▶ [THE EXERCISE]:
Rename every "instance_id" in the data below to "object_id", and keep everything else the same.

>> Start INPUT

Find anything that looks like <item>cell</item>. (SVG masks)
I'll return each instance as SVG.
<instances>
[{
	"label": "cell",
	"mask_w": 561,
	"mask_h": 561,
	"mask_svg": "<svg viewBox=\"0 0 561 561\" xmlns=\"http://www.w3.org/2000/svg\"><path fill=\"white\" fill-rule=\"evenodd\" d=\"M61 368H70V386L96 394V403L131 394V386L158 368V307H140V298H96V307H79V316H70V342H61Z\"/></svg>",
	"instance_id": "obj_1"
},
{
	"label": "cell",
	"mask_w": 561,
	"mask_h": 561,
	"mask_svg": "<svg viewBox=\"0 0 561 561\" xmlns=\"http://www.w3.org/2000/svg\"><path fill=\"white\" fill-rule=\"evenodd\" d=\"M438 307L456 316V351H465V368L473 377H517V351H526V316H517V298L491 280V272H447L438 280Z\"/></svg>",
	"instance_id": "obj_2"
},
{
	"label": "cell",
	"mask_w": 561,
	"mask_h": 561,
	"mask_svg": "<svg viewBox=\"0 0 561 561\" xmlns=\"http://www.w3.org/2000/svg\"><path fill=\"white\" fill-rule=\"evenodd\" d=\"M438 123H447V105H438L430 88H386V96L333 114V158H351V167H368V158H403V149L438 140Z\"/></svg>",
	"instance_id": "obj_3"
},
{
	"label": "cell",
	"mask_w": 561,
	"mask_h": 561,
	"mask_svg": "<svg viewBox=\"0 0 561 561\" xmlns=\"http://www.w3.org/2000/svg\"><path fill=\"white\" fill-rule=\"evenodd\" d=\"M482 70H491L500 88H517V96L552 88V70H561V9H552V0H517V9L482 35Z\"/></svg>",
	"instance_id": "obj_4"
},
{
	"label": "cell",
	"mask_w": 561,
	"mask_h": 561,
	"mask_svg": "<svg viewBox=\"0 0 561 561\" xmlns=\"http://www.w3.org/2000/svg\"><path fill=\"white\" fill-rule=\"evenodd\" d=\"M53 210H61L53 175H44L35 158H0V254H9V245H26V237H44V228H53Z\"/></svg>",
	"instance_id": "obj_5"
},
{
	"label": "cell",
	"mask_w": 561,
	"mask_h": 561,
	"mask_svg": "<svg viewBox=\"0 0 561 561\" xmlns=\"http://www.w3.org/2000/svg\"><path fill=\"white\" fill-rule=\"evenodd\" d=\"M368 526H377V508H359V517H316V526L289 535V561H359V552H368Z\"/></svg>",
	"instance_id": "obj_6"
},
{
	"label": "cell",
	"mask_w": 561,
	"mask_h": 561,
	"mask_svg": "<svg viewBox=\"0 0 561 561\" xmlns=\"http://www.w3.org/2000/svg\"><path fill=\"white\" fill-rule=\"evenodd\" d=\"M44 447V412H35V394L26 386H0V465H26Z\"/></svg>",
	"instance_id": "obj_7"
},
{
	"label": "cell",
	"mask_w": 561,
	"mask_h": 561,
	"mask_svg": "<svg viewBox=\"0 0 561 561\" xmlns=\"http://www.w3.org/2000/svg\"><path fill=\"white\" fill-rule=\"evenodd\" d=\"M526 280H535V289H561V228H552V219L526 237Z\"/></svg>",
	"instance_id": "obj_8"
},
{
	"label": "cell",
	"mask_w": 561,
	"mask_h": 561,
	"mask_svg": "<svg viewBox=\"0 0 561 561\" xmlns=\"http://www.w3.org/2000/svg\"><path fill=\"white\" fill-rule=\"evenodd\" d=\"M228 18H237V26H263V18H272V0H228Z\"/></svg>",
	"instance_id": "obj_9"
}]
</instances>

>> End INPUT

▶ [TASK OUTPUT]:
Find anything that looks like <item>cell</item>. (SVG masks)
I'll return each instance as SVG.
<instances>
[{
	"label": "cell",
	"mask_w": 561,
	"mask_h": 561,
	"mask_svg": "<svg viewBox=\"0 0 561 561\" xmlns=\"http://www.w3.org/2000/svg\"><path fill=\"white\" fill-rule=\"evenodd\" d=\"M61 368H70V386L96 394V403L131 394V386L158 368V307H140V298H96V307H79V316H70V342H61Z\"/></svg>",
	"object_id": "obj_1"
},
{
	"label": "cell",
	"mask_w": 561,
	"mask_h": 561,
	"mask_svg": "<svg viewBox=\"0 0 561 561\" xmlns=\"http://www.w3.org/2000/svg\"><path fill=\"white\" fill-rule=\"evenodd\" d=\"M438 307L456 316V351H465V368L473 377H517V351H526V316H517V298L491 280V272H447L438 280Z\"/></svg>",
	"object_id": "obj_2"
},
{
	"label": "cell",
	"mask_w": 561,
	"mask_h": 561,
	"mask_svg": "<svg viewBox=\"0 0 561 561\" xmlns=\"http://www.w3.org/2000/svg\"><path fill=\"white\" fill-rule=\"evenodd\" d=\"M438 123H447V105H438L430 88H386V96L333 114V158H351V167H368V158H403V149L438 140Z\"/></svg>",
	"object_id": "obj_3"
},
{
	"label": "cell",
	"mask_w": 561,
	"mask_h": 561,
	"mask_svg": "<svg viewBox=\"0 0 561 561\" xmlns=\"http://www.w3.org/2000/svg\"><path fill=\"white\" fill-rule=\"evenodd\" d=\"M482 70H491L500 88H517V96L552 88V70H561V9H552V0H517V9L482 35Z\"/></svg>",
	"object_id": "obj_4"
},
{
	"label": "cell",
	"mask_w": 561,
	"mask_h": 561,
	"mask_svg": "<svg viewBox=\"0 0 561 561\" xmlns=\"http://www.w3.org/2000/svg\"><path fill=\"white\" fill-rule=\"evenodd\" d=\"M53 210H61L53 175H44L35 158H0V254H9V245H26V237H44V228H53Z\"/></svg>",
	"object_id": "obj_5"
},
{
	"label": "cell",
	"mask_w": 561,
	"mask_h": 561,
	"mask_svg": "<svg viewBox=\"0 0 561 561\" xmlns=\"http://www.w3.org/2000/svg\"><path fill=\"white\" fill-rule=\"evenodd\" d=\"M368 526H377V508H359V517H316V526L289 535V561H359V552H368Z\"/></svg>",
	"object_id": "obj_6"
},
{
	"label": "cell",
	"mask_w": 561,
	"mask_h": 561,
	"mask_svg": "<svg viewBox=\"0 0 561 561\" xmlns=\"http://www.w3.org/2000/svg\"><path fill=\"white\" fill-rule=\"evenodd\" d=\"M44 447V412H35V394L26 386H0V465H26Z\"/></svg>",
	"object_id": "obj_7"
},
{
	"label": "cell",
	"mask_w": 561,
	"mask_h": 561,
	"mask_svg": "<svg viewBox=\"0 0 561 561\" xmlns=\"http://www.w3.org/2000/svg\"><path fill=\"white\" fill-rule=\"evenodd\" d=\"M526 280H535V289H561V228H552V219L526 237Z\"/></svg>",
	"object_id": "obj_8"
},
{
	"label": "cell",
	"mask_w": 561,
	"mask_h": 561,
	"mask_svg": "<svg viewBox=\"0 0 561 561\" xmlns=\"http://www.w3.org/2000/svg\"><path fill=\"white\" fill-rule=\"evenodd\" d=\"M228 18H237V26H263V18H272V0H228Z\"/></svg>",
	"object_id": "obj_9"
}]
</instances>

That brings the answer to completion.